Road
Trip
It’s summer, I’m twelve, and my friends Amy and Kyle and I
are walking along the railroad tracks on the edge of town.
The three
of us have been hanging around together all summer, waiting for something to
happen, without quite knowing it’s already happening. One thing I do know is
that I like Amy more than I can tell anyone. Not Kyle, and absolutely not Amy.
We’re
balancing on one of the metal rails like tightrope walkers, seeing who can walk
the longest without slipping off, when Kyle shouts hey look, jumps off the track and breaks into a run, down through
the long grass, toward the trees. Amy and I follow, like always. Kyle has a sixth
sense for good stuff, for things our parents don’t want us getting into.
This time
he’s found an abandoned car half-buried in tall grass. It was maybe green once
but now it’s pretty much rust brown all over. I think it looks like a big brown
turd shit by a giant rusty robot, but I don’t say that because it probably
qualifies as stupid or gay in Kyle’s book.
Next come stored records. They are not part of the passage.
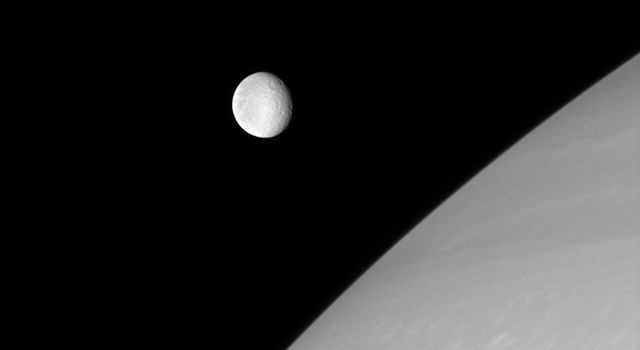 Rhea is frozen in this image from NASA's Cassini spacecraft, captured just before it glided in front of Saturn's northern hemisphere. The wispy streaks on Rhea's trailing side are partly visible in the west.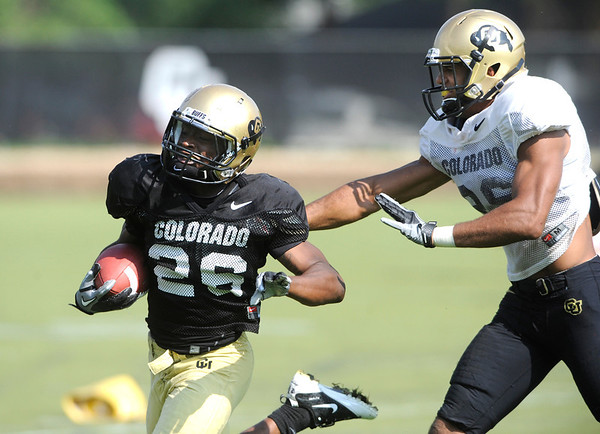 Toney Jones, 26, runs away from Ray Polk, 26, at the University of Colorado football practice on Wednesday morning<br /> Photo by Paul Aiken  August 10, 2011.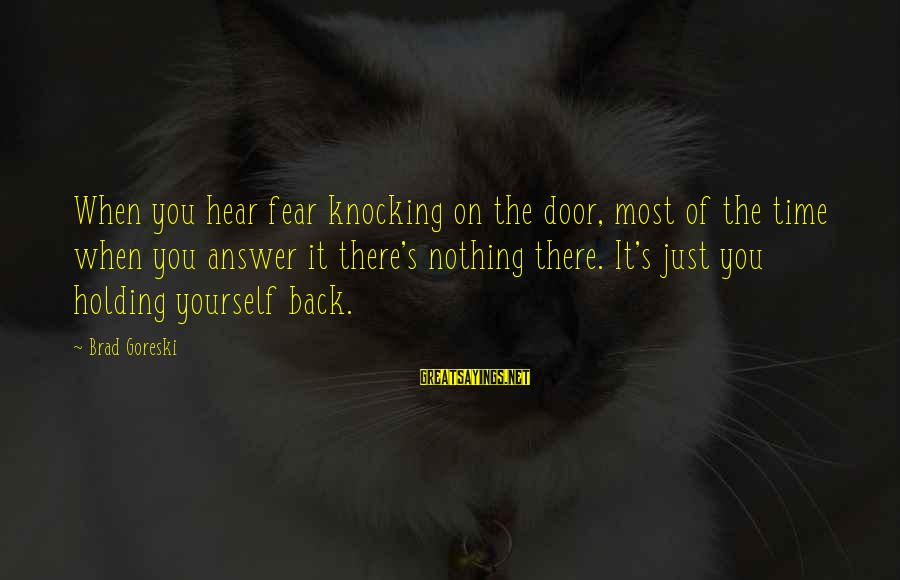 Fear Holding You Back Sayings By Brad Goreski: When you hear fear knocking on the door, most of the time when you answer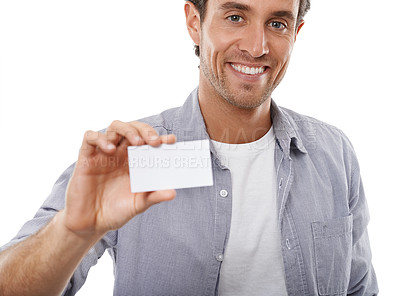 Buy stock photo Portrait of a handsome man holding up a business card of copyspace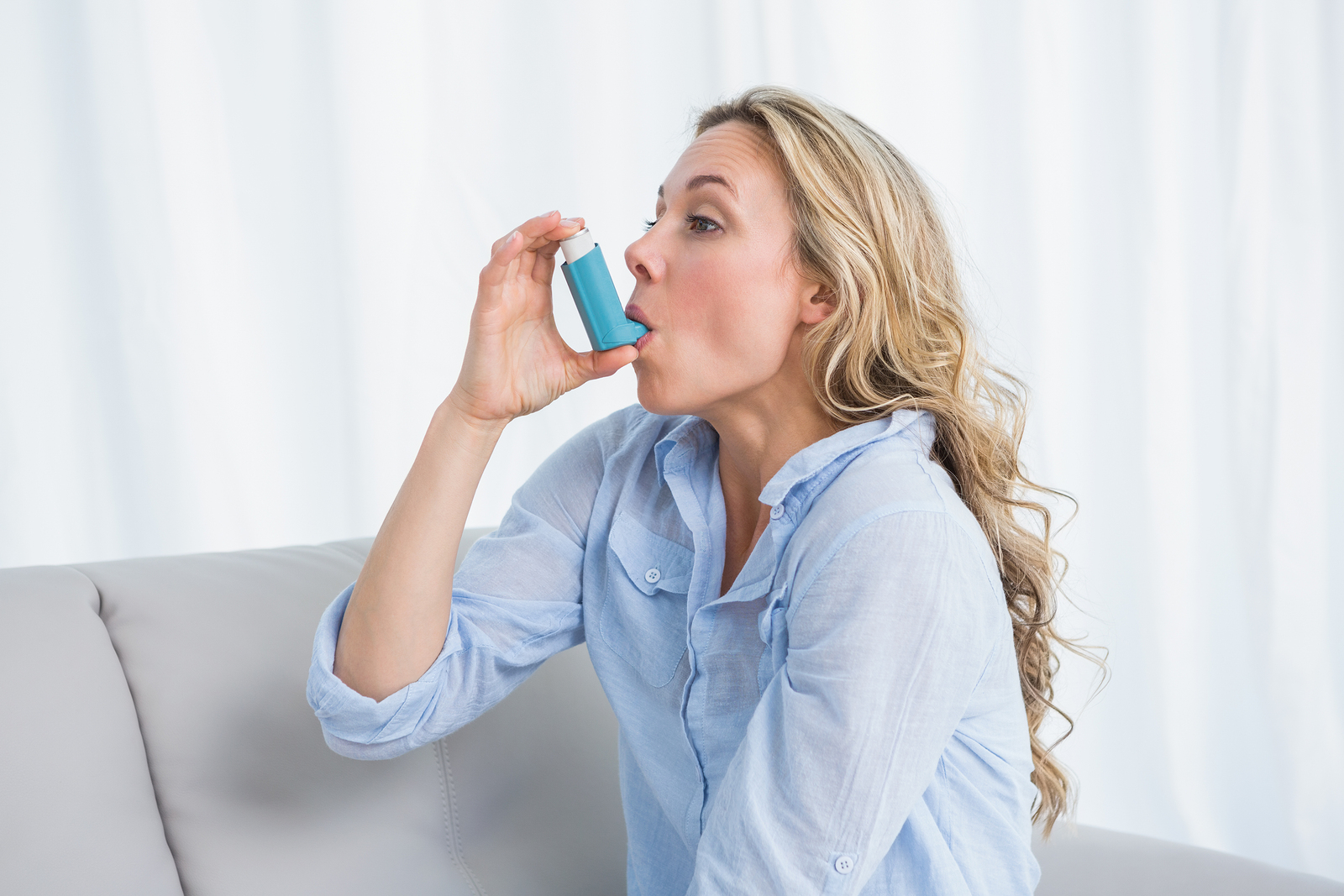 bigstock-Blonde-using-her-asthma-inhale-82664480-2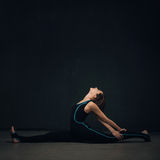 Woman practicing yoga against a dark wall royalty free stock photo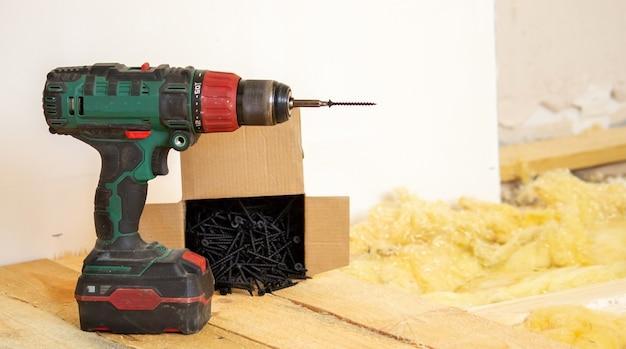 남자는 집, 드라이버, 나사, 톱을 수리합니다. 나무 바닥.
Most of the car’s windows are busted
and gone. A couple of the doors too. The tires flat or missing, the seats split
open, the yellow stuffing inside bulging out like giant bug guts.
Kyle gets
to the driver’s door before me, wrenches it open and slides in behind the
wheel.
I hesitate,
annoyed that he’s beaten me to it. Again. That’s how it’s been all summer, and
from the stories Kyle tells us about the things he did in his old town, he’s
beaten me to pretty much everything else. He says he’s driven his dad’s truck
lots of times. He says he’s smoked pot, and he drinks booze all the time at
home and his parents don’t give a shit. He says he did it with a girl once.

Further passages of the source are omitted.